50 Shades of Garden
It’s a spectacle that English gardeners have mastered for years: combining delicate shades in romantic-hued schemes. Today tonal gradation is being used on a dramatic scale from meadow style plantings to more structured, modern gardens.
‘A palette of lime greens, mauves and white is by far the most popular,’ says British landscaper Marcus Barnett. ‘It represents many people’s ideal of the quintessential English garden yet a similar palette can be used just as successfully in a more contemporary garden.’
Landscaper Deidre Causton of Inspirations in Joburg suggests creating drifts of blues for a calm atmosphere. ‘Visually it’s less cluttered than a mixed palette and the complexity comes from the different types and heights of plants,’ she explains. ‘Combining salvias, lavender, rosemary and miniature “Lapis Lazuli” agapanthus, for example, would give wonderful shades from pale lilac and grey to a deep blue.’

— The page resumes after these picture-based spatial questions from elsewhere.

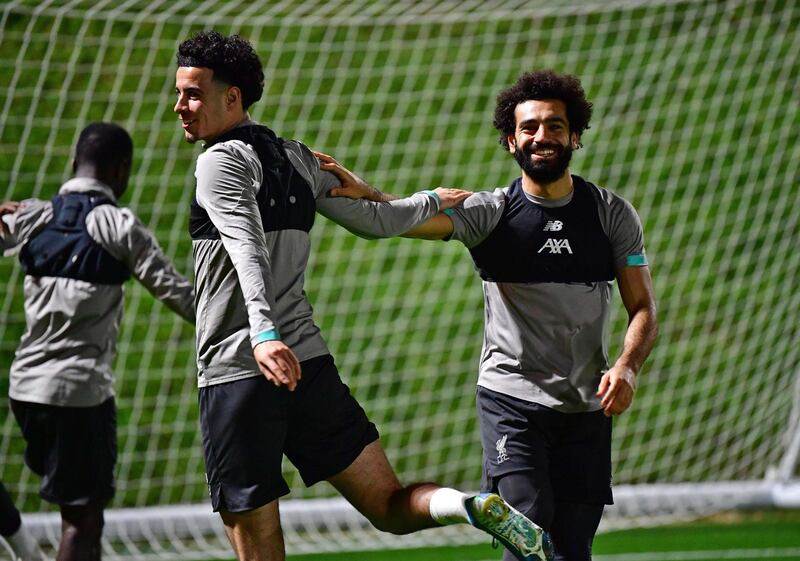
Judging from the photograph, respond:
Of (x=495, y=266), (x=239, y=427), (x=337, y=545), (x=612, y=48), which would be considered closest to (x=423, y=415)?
(x=337, y=545)

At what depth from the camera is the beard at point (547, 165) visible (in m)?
3.67

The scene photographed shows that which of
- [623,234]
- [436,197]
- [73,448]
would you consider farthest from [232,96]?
[73,448]

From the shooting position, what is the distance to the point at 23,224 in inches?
178

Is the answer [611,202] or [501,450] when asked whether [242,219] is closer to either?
[501,450]

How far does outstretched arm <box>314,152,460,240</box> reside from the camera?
356 cm

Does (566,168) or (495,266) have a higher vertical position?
(566,168)

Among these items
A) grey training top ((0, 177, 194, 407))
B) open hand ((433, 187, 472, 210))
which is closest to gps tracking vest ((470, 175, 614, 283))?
open hand ((433, 187, 472, 210))

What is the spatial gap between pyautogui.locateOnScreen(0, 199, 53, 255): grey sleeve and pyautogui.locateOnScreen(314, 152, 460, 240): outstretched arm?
1.38 meters

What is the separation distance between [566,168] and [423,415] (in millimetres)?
4417

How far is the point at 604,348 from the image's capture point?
3.73m

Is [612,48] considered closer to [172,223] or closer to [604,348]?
[172,223]

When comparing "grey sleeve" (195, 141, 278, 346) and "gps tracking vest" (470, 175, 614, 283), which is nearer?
"grey sleeve" (195, 141, 278, 346)

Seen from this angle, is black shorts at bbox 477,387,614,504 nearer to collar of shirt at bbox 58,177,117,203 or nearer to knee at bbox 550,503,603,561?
knee at bbox 550,503,603,561

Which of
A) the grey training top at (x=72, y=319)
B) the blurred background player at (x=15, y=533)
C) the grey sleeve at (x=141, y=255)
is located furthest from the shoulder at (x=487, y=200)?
the blurred background player at (x=15, y=533)
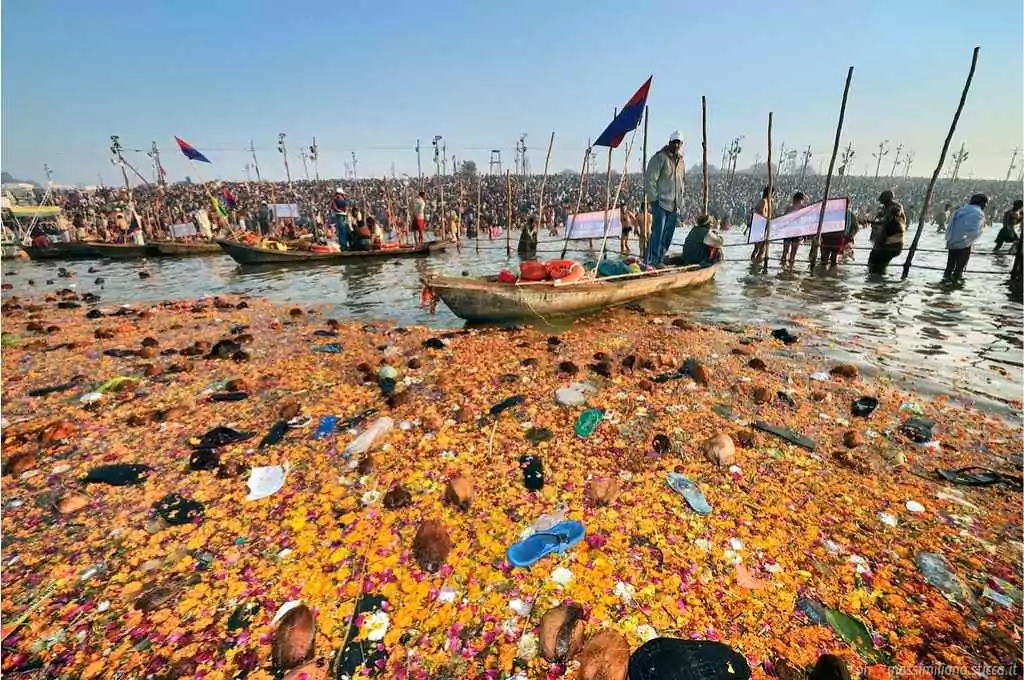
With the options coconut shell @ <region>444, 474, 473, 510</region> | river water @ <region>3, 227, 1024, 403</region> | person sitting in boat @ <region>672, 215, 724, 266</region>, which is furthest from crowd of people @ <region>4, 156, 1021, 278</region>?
coconut shell @ <region>444, 474, 473, 510</region>

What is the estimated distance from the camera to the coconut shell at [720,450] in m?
3.14

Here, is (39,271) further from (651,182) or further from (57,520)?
(651,182)

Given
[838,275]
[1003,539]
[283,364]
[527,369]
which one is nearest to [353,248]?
[283,364]

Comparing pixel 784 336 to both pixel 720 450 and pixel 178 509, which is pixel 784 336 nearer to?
pixel 720 450

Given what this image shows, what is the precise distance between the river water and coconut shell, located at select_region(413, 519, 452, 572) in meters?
5.34

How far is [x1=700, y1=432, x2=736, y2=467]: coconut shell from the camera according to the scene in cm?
314

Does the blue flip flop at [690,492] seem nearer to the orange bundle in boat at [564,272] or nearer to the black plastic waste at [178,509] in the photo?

At the other end of the scale are the warm, coppery tones. Japanese maples, Prunus nigra and bronze Carex comans fit into this palette, as does the textured Heuchera ‘Southern Comfort’.
An all green palette is just as dramatic and makes any space look bigger, Deidre says. ‘Take liriopes, which range from the strong green of “Evergreen Giant” to the lime tones of “Pure Blonde”.’ For looser planting styles she suggests philodendrons or ficus to bring a leafy texture to casual green gardens.